Excerpted text start

In "Triste," Ginastera adds to these characteristics a sense of improvisational abandon, accentuating the hopelessness in this traditional text. The melody combines diatonic and pentatonic elements, characteristic of Incan pentatonic scales, with the reiterated tone G and its embellishing quartal grace notes in the introduction serving to establish "the pentatonic flavor of the succeeding melody" (Wallace, 86). Some scholars suggest that the starkly minimal accompaniment reflects the bleakness of the text, shows the influence on the composer of Copland's "lean, bony, open-air quality" (Ronald Crichton, "Ginastera's Quartets," Tempo vol 111 (December 1974) 34), and serves as a musical "imitation of the vast open spaces of the pampas . . . creating an image of the gauchos strumming their guitars in the wilderness" (Sergio de los Cobos, "Alberto Ginastera's Three Piano Sonatas: A Reflection of the Composer and his Country" D.M.A. thesis, Rice University, 1991: 17).

Excerpted text end

### Task list
a: Answer these questions from the passage on Ginastera's "Triste":
(i) Which tone is reiterated in the introduction?
(ii) Whose "lean, bony, open-air quality" is the accompaniment said to reflect?
(iii) What vast open spaces is the accompaniment said to imitate?
b: Write the next part of the passage on Ginastera's "Triste," picking up after its last sentence.
The lines below are separate material with no connection to the passage on Ginastera's "Triste."

Dataset excerpt start

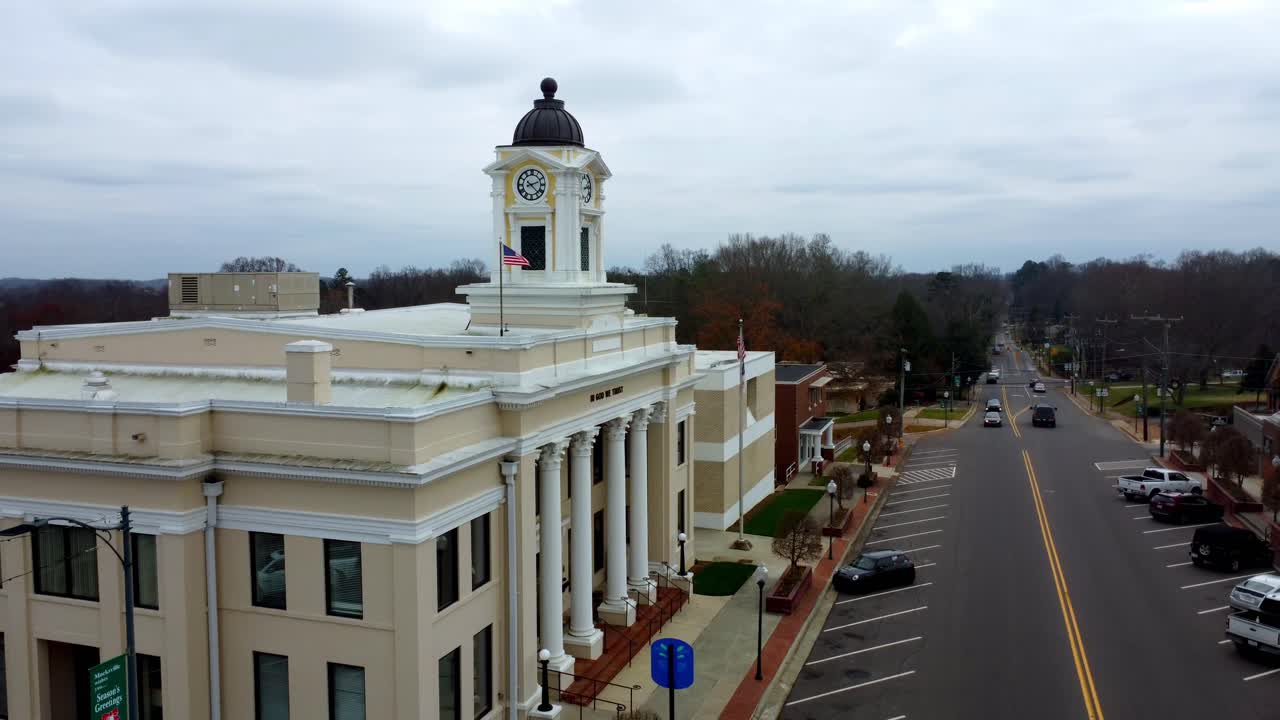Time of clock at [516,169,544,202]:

Dataset excerpt end

### Solved problems
a:
(i) G
(ii) Copland's
(iii) The pampas

b:
Accordingly, Ginastera uses his signature guitar chord twice in this piece, a tied thirty second note ascending arpeggiation of E-A-D-G-B-E, representing the open strings of the gaucho's guitar. This chord, with its intensely Argentine connotations, appears "like sherbet between courses, to cleanse the palate" (Alison Dalton, violinist, Chicago Symphony Orchestra, interview by author of this article, 1996) throughout Ginastera's career, in nearly all of the genres in which he composed. Though a similar harmonic resonance is achieved by playing nearly any series of four perfect fourths and a major third, the ubiquitous chord is most frequently spelled as above in Ginastera's compositions, regardless of the tonal center (or lack thereof) of the piece in which the chord appears. Consequently, if "Triste" is to be performed in transposition, the performers must consider the specific sonority of the E-A-D-G-B-E chord and whether it too should be transposed or left as written.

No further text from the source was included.